Ветер с океана - страница 8

стр.

— Не до мебели, отец, — серьезно ответил Алексей. Он все воспринимал серьезно, даже остроты. — Столько времени берет работа… Выискивать мебель по магазинам нет физической возможности.

— Возьму на себя реконструкцию вашего быта, — решил отец. — Боюсь, если ты будешь ходить по магазинам, толку все равно не получится.

Мария расставляла на столе тарелки и рюмки.

— Ругаете Алексея? — сказала она одобрительно. — Вот уж муж достался! Все знакомые роскошествуют в новых квартирах, а Муханов как попал в это логово, так и не выбирается.

— А ты смени мужа, — посоветовал Прокофий Семенович. — Зачем с неудачником жить?

— Я бы сменила, да сын противится. Не знаю, чем он его приворожил к себе.

Она смеялась, с веселой нежностью глядела на молчаливого мужа. Мало было людей, так привороженных друг к другу, как эта пара — Алексей и Мария. В их семье организующим началом была она, Алексею досталась роль помощника при властном хозяине. Над ним здесь беззлобно посмеивались — с пониманием и уважением — и любили.

— Я ухожу, — сказала Мария. — Вчера оперировали пожилого больного, ночью он спал плохо. Два раза давали кислород. Возможно, приду поздно, управляйтесь без меня.

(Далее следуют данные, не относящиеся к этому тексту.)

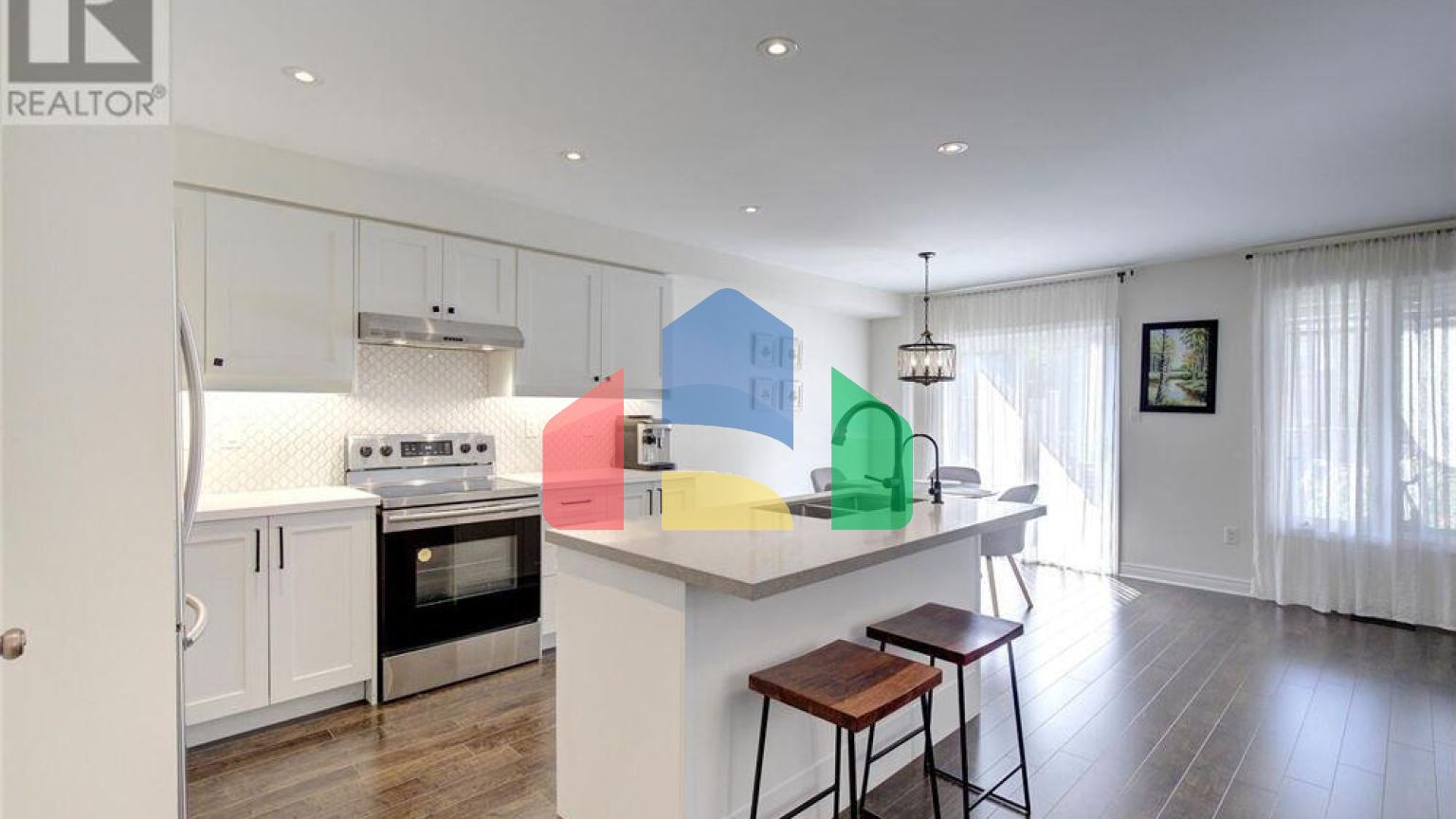 Residential - Single Family Home - Vaughan, Canada - Canada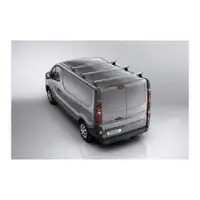 Orig. Renault Dachreling Traverse Satz 8201468182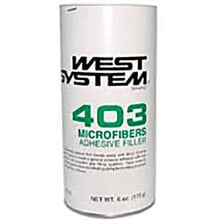 Купить товары для авто- и мототехники West System: WEST SYSTEM 403 Microfiber Additive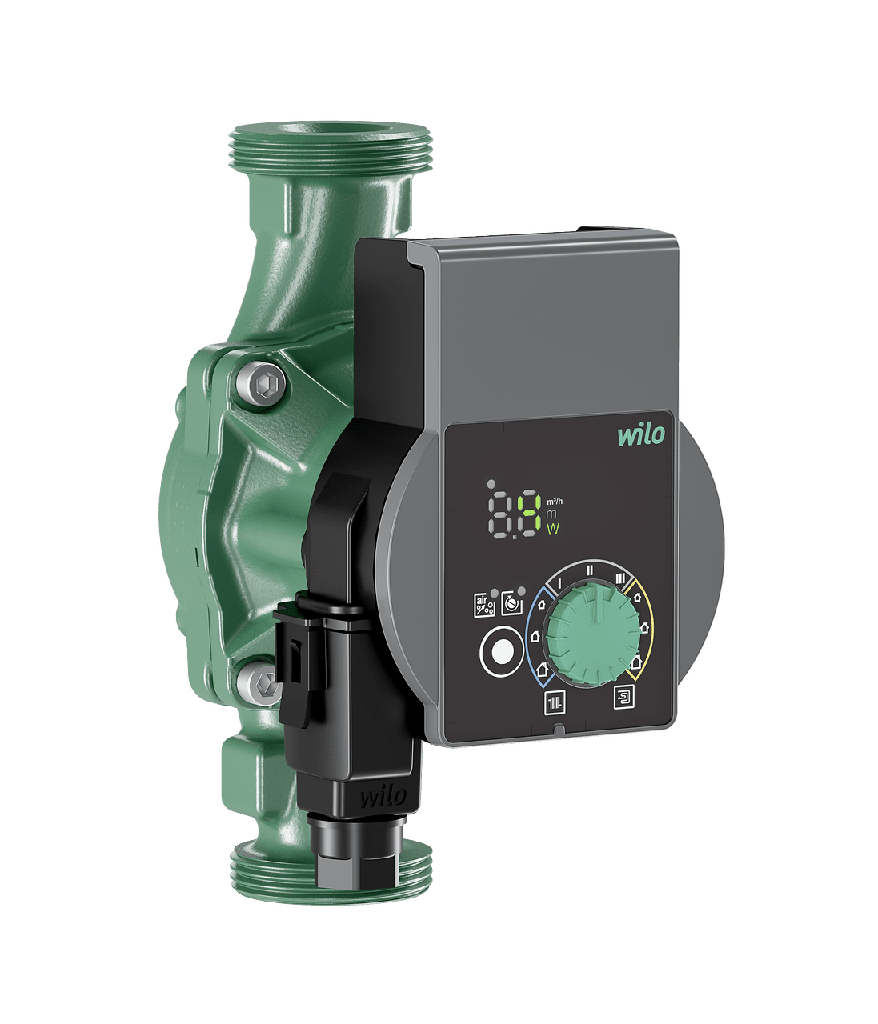 Wilo Heating Pump YONOS Pico 25/1-8m 180mm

— Управимся, — пообещал Прокофий Семенович. — А ты тоже после завтрака уходишь, Алеша?

— Часок могу задержаться.

— Отлично. Расскажешь, что нового в твоем тресте. Ты мне писал, но письмо — одно, живое слово — другое.

После завтрака Миша с проснувшимся Юрой стал распаковывать багаж в отведенной ему с отцом третьей комнатке. Прокофий Семенович уселся со старшим сыном на диван в гостиной. Алексей рассказывал, как идут дела в «Океанрыбе», что за новые люди появились у них, какие вступили в строй новые суда, как меняются задачи треста. Прокофий Семенович любил такие разговоры с Алексеем, при встречах — раньше они велись только, когда Алексей с Марией приезжали в отпуск в его родной городок, — он всегда заставлял сына подробно рассказывать о своих делах. Суховатый старший сын, рассказывая, менялся. Он как бы загорался — не сразу, не с первых слов, увлеченность его не выплескивалась наружу, она таилась где-то внутри — лишь слегка оживляя рассказ внутренним жаром. Посторонние люди, и не заметили бы, что деловая информация постепенно превращается в живое повествование, Алексей, и увлекаясь, не позволял себе пышных слов, жесты оставались такими же скуповатыми и четкими, но чуткое ухо Прокофия Семеновича отмечало меняющиеся интонации в голосе.

Алексей говорил о том, что в истории их рыбодобывающего треста открывается новая глава, он бы назвал ее индустриализацией океанского промысла. Они, наконец, кончают с остатками кустарщины, отказываются от древнего фарта, от расчета на авось, на везение. Промысел становится разновидностью промышленного производства. Предпосылки для этого созданы — построены суда, о которых прежде и не мечтали, воспитаны высококвалифицированные кадры мореходов, изучены районы промысла… По существу, одно осталось: очистить их рыбацкий коллектив от всего изжившего себя, от стихии недисциплинированности, от рвачей, пьяниц, прогульщиков, лежебок. В начальные годы кадров не хватало, после войны за каждого работника хватались, на многие недостатки закрывали глаза. Теперь будем очищать коллектив от сора.

— Готовится приказ об укреплении дисциплины на судах, — закончил Алексей. — Около пятидесяти человек будет уволено, больше ста понижено в должностях, переведено на берег. Соответственно выдвигаются вперед достойные люди.

— Сегодня вечером рано придешь, Алеша?

— Рано не обещаю.

Алексей ушел в трест. Отец убрал со стола, вымыл на кухне посуду и выбрался наружу.

3

Прокофий Семенович обошел дом, вышел на улицу, снова вернулся в сад. Дом был кирпичный, потемневший, давно не ремонтированный. Под полом имелись подвалы, сухие, светлые и столь обширные, что их хватило бы на иной магазин, а над двумя этажами нависала красная черепичная кровля, такой высоты и так выступавшая над стенами, что дом исчезал под ней. Угрюмый и насупленный, дом словно бы надвигал крышу, как исполинский шлем, на подслеповатые глаза окон. Дом и привлекал и отталкивал, в нем были удобства и что-то чуждое спокойной жизни. Не нашего бога черт, решил Прокофий Семенович.